### Document passage
-------

By default it is disabled in release mode.


It's one of the problems with using result types. You don't distinguish between genuinely exceptional events and things that are expected to happen often on hot paths, so the runtime doesn't know how much data to collect.


panic is the exceptional event. It so happens that rust doesn't print a stacktrace in release unless configured to do so.

Similarly, capturing a stack trace in a error type (within a Result for example) is perfectly possible. But this is a choice left to the programmer, because capturing a trace is not cheap.


There's clearly a big gap in how things are done in practice. You wouldn't see anyone call System.exit in a managed language if a data file was bigger than expected. You'd always get an exception.

I used to be an SRE at Google. Back then we also had big outages caused by bad data files pushed to prod. It's a common enough issue so I really sympathize with Cloudflare, it's not nice to be on call for issues like that. But Google's prod environments always generated stack traces for every kind of failure, including CHECK failures (panics) in C++. You could also reflect the stack traces of every thread via HTTP. I used to diagnose bugs in production under time pressure quite regularly using just these tools. You always need detailed diagnostics.

Languages shouldn't have panics, tbh, it's a primitive concept. It so rarely makes sense to handle errors that way. I know there's a whole body of Rust/Go lore claiming panics are fine, but it's not a good move and is one of the reasons I've stayed away from Go over the years and wouldn't use Rust for anything higher than low level embedded components or operating system code that has to export a C ABI. You always want diagnostics and recoverable errors; this kind of micro-optimization doesn't make sense outside of extremely constrained embedded environments that very few of us work in.


A panic in Rust is the same as an exception in C++. You can catch it all the same.

-------

[Items stored in a collection]
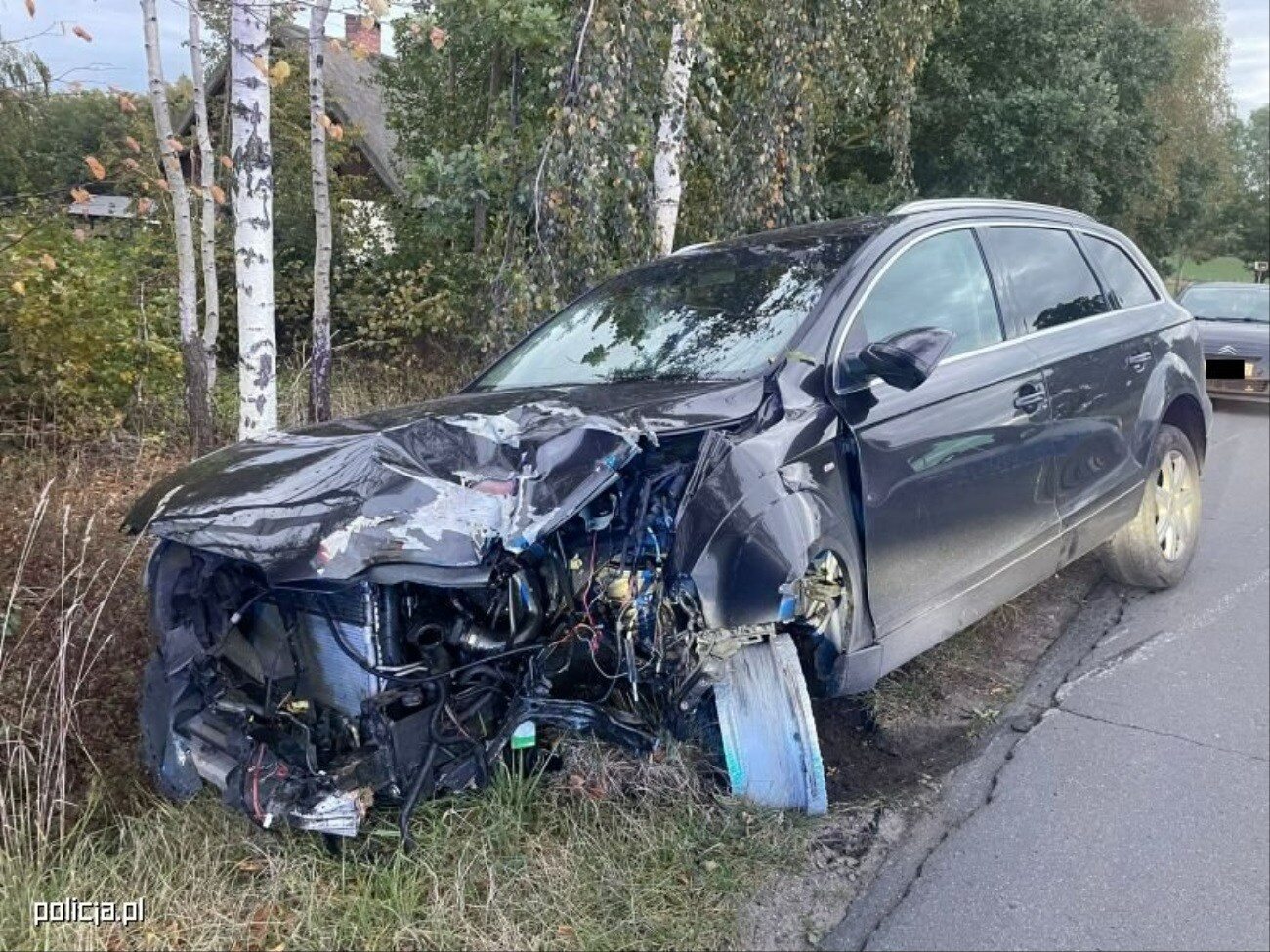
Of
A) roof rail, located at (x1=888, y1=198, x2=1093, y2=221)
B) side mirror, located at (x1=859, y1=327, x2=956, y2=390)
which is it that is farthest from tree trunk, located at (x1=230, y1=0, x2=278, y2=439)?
side mirror, located at (x1=859, y1=327, x2=956, y2=390)

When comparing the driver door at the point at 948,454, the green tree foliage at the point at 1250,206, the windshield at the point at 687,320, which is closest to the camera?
the driver door at the point at 948,454

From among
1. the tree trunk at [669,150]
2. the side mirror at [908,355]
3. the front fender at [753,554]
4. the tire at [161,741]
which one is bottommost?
the tire at [161,741]

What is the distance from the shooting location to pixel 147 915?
2543 millimetres

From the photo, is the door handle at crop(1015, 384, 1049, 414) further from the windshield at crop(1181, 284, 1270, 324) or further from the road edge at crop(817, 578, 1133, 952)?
the windshield at crop(1181, 284, 1270, 324)

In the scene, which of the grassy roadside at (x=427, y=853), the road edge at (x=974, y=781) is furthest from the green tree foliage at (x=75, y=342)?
the road edge at (x=974, y=781)

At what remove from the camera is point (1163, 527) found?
17.3ft

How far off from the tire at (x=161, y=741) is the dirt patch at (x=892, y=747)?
1645 millimetres

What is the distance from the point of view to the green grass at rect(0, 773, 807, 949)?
8.28ft

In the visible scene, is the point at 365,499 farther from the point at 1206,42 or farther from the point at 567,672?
the point at 1206,42

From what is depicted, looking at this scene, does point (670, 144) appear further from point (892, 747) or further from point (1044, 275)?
point (892, 747)

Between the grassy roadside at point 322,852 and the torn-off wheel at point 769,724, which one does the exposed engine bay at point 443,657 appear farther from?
the grassy roadside at point 322,852

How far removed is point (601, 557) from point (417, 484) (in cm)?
58

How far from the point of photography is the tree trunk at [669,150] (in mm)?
7176

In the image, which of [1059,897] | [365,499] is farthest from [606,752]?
[1059,897]
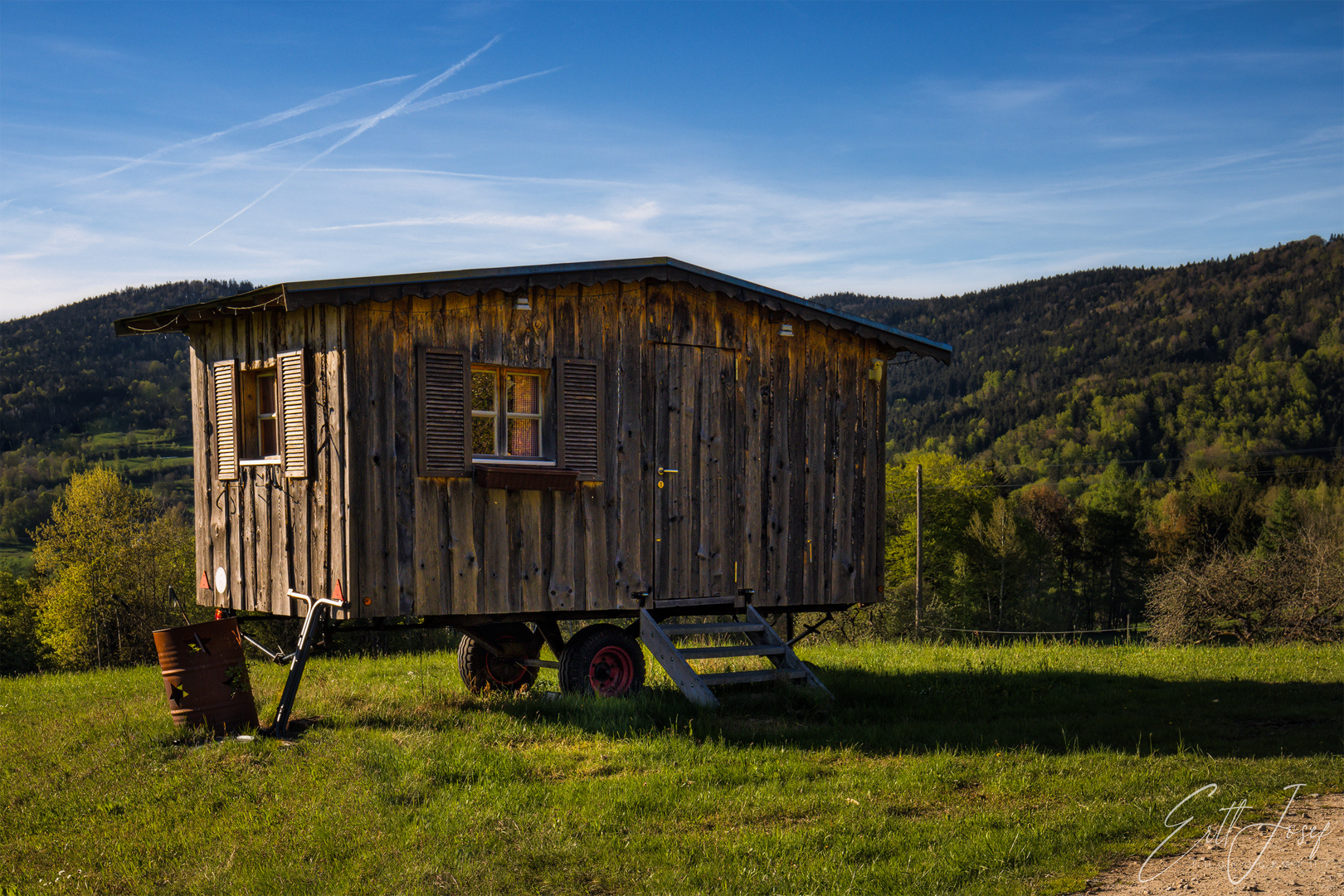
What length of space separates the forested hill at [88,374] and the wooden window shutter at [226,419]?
9227 cm

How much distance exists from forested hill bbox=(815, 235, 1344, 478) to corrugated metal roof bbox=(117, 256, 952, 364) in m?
78.9

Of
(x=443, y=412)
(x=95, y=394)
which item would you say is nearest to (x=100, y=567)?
(x=443, y=412)

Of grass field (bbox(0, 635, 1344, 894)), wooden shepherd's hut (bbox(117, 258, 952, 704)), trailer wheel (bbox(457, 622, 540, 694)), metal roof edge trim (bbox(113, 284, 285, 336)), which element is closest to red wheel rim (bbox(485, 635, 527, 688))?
trailer wheel (bbox(457, 622, 540, 694))

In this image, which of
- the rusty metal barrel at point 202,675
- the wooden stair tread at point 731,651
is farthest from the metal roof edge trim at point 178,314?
the wooden stair tread at point 731,651

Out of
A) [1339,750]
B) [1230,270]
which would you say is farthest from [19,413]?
[1230,270]

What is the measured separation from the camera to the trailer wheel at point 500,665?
1207 centimetres

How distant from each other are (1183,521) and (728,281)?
53.9 metres

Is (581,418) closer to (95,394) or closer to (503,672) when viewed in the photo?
(503,672)

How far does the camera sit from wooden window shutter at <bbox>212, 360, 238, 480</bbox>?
10828mm

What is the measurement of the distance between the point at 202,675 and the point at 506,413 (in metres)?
3.76

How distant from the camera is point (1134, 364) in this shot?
4208 inches

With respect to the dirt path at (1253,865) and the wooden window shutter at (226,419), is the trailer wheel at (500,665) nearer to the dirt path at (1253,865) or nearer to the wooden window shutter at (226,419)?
the wooden window shutter at (226,419)

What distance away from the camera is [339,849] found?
20.0 feet

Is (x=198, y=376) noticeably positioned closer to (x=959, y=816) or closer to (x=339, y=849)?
(x=339, y=849)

-------

### Problems to solve
- 1) Decide whether each of these statements agrees with the thread on Rust panics: (a) capturing a stack trace is cheap; (b) Google's production environments produced stack traces for CHECK failures in C++; (c) a panic in Rust cannot be caught. For each, answer yes or no and quote the words from the thread that settle it.
- 2) List every programming language that the thread on Rust panics mentions by name.
- 3) Pick up the thread on Rust panics after its last sentence and write what comes next.

### Answers by task
- 1)
(a) No: "because capturing a trace is not cheap."
(b) Yes: "Google's prod environments always generated stack traces for every kind of failure, including CHECK failures (panics) in C++."
(c) No: "A panic in Rust is the same as an exception in C++. You can catch it all the same."

- 2)
- Rust
- Go
- C++
- C (in "C ABI")

- 3)
https://doc.rust-lang.org/std/panic/index.html

An uncaught exception in C++ or an uncaught panic in Rust terminates the program. The unwinding is the same mechanism. I think the implementation is what comes with LLVM, but I haven't checked.

I was also a Google SRE, and I liked the stacktrace facilities so much that I got permission to open source a library inspired from it: https://github.com/bombela/backward-cpp (I know I am not doing a great job maintaining it)

At Uber I implemented a similar stackrace introspection for RPC tasks via HTTP for Go services.

You can also catch a Go panic. Which we did in our RPC library at Uber.

It would be great for all of that to somehow come ready made though. A sort of flag "this program is a service, turn on all the good diagnostics, here is my main loop".


OK, so the issue is frameworks not catching panics and logging proper stack traces? Very cool that you made a library.


Alternatively you can look at actually innovative programming languages to peek at the next 20 years of innovation.

I am not sure that watching the trendy forefront successfully reach the 1990s and discuss how unwrapping Option is potentially dangerous really warm my heart. I can’t wait for the complete meltdown when they discover effect systems in 2040.

To be more serious, this kind of incident is yet another reminder that software development remains miles away from proper engineering and even key providers like Cloudfare utterly fail at proper risk management.

Celebrating because there is now one popular language using static analysis for memory safety feels to me like being happy we now teach people to swim before a transatlantic boat crossing while we refuse to actually install life boats.

To me the situation has barely changed. The industry has been refusing to put in place strong reliability practices for decades, keeps significantly under investing in tools mitigating errors outside of a few fields where safety was already taken seriously before software was a thing and keeps hiding behind the excuse that we need to move fast and safety is too complex and costly while regulation remains extremely lenient.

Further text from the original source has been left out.